### Task description
Look through the material below and say how many of its lines carry the string "Zealand". Only the number should be given.

### Data in this exercise

********

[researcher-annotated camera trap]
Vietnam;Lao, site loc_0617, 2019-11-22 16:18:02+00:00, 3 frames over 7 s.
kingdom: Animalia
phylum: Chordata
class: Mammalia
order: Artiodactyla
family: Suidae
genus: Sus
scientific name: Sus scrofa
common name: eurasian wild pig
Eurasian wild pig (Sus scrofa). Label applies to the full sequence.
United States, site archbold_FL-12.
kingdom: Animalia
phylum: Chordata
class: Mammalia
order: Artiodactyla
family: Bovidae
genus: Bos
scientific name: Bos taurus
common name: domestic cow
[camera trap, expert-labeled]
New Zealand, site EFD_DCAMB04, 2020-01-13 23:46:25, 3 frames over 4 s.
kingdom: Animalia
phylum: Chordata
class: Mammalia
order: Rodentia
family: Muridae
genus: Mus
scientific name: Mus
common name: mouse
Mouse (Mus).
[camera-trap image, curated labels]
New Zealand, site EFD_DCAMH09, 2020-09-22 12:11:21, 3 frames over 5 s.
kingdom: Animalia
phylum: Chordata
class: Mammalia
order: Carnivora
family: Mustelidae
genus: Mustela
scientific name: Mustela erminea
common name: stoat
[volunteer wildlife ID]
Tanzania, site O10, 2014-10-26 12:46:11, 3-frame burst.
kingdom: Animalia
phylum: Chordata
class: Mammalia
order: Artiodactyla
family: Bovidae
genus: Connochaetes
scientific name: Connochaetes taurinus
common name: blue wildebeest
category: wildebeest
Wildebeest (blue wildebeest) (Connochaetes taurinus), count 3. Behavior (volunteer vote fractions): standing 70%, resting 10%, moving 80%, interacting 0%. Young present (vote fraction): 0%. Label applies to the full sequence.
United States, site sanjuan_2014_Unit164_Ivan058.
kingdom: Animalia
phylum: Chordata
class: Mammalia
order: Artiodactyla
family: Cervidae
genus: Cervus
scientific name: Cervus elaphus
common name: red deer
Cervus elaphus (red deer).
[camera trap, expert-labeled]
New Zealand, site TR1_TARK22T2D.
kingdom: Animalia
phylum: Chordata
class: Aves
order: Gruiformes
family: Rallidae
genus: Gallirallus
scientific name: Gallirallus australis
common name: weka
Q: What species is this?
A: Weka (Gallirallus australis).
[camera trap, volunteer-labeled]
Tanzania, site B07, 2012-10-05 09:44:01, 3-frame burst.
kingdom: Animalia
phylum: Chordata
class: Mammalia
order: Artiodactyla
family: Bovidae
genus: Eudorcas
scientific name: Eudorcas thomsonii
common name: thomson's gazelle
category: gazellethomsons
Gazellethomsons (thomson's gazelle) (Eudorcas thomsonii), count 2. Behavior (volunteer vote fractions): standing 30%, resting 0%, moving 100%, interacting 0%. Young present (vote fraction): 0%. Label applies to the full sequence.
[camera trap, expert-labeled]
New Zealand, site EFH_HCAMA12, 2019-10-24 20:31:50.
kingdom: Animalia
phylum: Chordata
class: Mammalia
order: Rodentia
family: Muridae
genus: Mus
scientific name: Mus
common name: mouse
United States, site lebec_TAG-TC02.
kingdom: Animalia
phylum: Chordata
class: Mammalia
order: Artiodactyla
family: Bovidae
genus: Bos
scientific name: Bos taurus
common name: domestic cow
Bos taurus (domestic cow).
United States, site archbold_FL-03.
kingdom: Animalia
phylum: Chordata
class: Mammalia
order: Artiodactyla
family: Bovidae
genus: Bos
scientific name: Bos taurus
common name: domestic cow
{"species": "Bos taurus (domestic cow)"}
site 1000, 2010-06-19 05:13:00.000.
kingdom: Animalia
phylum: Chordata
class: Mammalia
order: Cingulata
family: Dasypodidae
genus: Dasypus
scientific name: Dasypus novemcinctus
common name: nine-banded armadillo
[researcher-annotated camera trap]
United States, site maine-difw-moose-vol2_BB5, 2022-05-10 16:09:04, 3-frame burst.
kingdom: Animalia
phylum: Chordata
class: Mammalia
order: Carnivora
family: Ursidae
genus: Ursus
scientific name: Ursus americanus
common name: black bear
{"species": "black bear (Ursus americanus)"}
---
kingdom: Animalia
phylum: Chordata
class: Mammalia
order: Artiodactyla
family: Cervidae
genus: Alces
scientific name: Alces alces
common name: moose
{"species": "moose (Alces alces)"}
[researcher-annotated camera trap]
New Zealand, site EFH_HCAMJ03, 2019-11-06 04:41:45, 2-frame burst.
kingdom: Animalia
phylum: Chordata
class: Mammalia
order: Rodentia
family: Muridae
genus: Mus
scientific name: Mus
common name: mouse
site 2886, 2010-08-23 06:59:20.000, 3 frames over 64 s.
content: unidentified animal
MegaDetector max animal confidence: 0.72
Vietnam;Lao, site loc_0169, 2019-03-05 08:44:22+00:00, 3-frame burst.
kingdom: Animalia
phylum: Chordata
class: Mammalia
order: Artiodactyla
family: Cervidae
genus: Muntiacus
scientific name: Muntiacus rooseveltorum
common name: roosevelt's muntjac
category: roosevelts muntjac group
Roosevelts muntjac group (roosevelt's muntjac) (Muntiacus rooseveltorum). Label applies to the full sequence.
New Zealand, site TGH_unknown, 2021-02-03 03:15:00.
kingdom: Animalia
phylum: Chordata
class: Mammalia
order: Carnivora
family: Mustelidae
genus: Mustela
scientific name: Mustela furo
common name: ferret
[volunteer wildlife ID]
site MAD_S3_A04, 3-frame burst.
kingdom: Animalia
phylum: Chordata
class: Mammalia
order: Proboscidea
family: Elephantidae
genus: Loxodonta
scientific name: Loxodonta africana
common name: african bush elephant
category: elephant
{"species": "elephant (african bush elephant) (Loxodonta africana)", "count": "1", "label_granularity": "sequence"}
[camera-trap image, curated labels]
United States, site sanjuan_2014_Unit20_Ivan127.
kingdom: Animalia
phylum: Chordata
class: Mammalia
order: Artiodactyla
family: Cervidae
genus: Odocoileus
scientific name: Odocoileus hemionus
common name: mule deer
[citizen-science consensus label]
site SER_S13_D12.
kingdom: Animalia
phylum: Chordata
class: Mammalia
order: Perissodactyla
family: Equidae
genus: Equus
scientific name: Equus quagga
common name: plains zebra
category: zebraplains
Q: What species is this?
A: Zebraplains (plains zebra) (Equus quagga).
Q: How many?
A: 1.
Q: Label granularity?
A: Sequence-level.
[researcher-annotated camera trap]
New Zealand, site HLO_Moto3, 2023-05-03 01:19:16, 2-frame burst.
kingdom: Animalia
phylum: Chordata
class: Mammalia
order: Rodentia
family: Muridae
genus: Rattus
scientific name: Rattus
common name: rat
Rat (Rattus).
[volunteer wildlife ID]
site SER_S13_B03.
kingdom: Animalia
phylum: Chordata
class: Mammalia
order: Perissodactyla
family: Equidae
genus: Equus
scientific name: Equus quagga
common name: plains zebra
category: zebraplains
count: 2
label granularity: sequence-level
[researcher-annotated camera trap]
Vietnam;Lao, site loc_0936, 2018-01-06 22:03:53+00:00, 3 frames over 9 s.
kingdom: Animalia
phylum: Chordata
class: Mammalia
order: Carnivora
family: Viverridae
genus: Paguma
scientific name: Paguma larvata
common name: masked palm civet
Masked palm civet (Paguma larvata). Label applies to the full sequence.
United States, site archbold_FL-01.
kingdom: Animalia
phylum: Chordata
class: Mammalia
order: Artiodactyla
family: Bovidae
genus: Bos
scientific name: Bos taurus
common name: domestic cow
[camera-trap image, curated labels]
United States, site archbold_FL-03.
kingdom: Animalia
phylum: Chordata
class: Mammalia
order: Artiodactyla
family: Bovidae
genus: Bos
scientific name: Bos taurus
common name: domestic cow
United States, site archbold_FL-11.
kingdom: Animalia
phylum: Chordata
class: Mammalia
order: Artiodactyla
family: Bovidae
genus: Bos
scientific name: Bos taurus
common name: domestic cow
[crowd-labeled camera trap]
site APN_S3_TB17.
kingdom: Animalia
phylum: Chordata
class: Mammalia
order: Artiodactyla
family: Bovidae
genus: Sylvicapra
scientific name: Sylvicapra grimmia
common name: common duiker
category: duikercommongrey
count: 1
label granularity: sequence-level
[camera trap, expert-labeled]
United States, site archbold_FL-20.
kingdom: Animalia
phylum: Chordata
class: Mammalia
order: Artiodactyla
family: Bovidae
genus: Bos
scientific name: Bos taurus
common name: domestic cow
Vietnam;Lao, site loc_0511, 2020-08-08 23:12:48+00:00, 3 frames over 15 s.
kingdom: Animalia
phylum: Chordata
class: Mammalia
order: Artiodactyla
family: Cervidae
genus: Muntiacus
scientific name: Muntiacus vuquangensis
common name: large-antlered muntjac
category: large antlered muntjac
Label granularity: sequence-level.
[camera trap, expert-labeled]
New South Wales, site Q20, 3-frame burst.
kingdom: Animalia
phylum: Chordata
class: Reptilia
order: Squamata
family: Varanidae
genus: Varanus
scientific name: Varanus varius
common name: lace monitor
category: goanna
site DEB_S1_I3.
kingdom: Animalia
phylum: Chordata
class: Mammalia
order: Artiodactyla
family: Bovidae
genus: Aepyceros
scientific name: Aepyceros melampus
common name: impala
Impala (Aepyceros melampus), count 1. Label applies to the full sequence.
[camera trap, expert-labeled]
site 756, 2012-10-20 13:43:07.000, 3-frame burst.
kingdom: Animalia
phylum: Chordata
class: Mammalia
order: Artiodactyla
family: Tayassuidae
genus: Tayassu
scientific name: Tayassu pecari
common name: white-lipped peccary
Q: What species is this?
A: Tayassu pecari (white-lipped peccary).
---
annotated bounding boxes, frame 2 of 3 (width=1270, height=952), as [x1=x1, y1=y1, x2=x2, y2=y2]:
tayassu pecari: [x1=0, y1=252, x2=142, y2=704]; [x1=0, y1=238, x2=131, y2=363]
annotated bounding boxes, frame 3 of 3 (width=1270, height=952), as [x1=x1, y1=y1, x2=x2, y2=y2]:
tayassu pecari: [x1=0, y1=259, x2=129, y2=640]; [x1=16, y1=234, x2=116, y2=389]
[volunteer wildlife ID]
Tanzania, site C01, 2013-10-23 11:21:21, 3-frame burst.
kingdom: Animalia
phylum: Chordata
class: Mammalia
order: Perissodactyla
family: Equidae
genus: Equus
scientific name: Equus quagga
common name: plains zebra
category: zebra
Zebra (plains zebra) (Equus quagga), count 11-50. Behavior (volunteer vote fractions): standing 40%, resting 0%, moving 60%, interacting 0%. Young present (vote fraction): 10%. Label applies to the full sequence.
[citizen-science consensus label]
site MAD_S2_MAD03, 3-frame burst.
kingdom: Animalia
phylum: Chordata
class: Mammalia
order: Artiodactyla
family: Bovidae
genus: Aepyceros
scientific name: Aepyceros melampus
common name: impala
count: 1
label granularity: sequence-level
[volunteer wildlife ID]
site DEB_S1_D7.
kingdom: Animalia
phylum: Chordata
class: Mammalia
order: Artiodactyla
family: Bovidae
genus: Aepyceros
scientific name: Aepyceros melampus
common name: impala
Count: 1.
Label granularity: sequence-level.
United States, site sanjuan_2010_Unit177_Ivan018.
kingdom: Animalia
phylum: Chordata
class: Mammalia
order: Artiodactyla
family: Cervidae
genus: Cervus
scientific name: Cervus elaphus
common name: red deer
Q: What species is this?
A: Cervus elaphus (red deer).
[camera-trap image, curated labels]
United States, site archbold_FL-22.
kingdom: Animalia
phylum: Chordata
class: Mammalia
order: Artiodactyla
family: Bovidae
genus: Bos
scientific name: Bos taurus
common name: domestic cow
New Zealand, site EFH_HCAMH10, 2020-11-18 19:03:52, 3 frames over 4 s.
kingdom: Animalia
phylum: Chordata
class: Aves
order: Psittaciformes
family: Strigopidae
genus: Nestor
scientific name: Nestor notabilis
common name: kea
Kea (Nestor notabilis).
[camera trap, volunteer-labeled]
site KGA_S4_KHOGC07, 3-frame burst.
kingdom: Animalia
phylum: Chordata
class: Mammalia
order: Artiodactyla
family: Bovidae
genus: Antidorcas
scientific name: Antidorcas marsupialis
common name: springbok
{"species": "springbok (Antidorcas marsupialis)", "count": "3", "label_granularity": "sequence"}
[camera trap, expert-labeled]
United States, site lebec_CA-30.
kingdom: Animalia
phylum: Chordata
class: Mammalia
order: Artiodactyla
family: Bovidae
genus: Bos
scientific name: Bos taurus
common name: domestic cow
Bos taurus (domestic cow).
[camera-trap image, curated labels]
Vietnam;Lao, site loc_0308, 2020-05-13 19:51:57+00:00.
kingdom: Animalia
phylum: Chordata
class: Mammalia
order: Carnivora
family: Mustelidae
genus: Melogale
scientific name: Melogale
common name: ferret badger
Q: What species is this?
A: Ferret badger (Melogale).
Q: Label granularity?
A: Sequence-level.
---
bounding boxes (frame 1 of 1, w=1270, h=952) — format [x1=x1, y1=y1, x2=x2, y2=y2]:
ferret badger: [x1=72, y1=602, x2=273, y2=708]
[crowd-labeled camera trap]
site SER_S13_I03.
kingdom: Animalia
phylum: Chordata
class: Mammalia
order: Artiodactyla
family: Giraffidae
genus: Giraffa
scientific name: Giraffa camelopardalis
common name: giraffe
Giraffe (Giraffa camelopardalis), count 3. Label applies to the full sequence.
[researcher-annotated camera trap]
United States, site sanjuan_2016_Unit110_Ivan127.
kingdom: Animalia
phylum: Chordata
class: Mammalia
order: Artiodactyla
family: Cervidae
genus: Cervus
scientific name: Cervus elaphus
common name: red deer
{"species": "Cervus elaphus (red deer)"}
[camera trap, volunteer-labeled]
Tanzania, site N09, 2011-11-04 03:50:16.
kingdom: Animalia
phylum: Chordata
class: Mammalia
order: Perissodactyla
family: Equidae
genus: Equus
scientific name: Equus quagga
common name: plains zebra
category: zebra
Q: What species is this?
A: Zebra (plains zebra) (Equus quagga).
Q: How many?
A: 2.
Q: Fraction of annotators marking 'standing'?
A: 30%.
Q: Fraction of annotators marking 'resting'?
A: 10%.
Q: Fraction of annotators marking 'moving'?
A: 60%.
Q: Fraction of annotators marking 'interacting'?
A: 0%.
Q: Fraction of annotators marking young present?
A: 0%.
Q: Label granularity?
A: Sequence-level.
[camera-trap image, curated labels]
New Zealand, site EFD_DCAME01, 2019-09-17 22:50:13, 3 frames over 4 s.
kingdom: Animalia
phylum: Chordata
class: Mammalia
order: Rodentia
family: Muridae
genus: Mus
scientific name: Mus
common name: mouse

********

### Final answer
9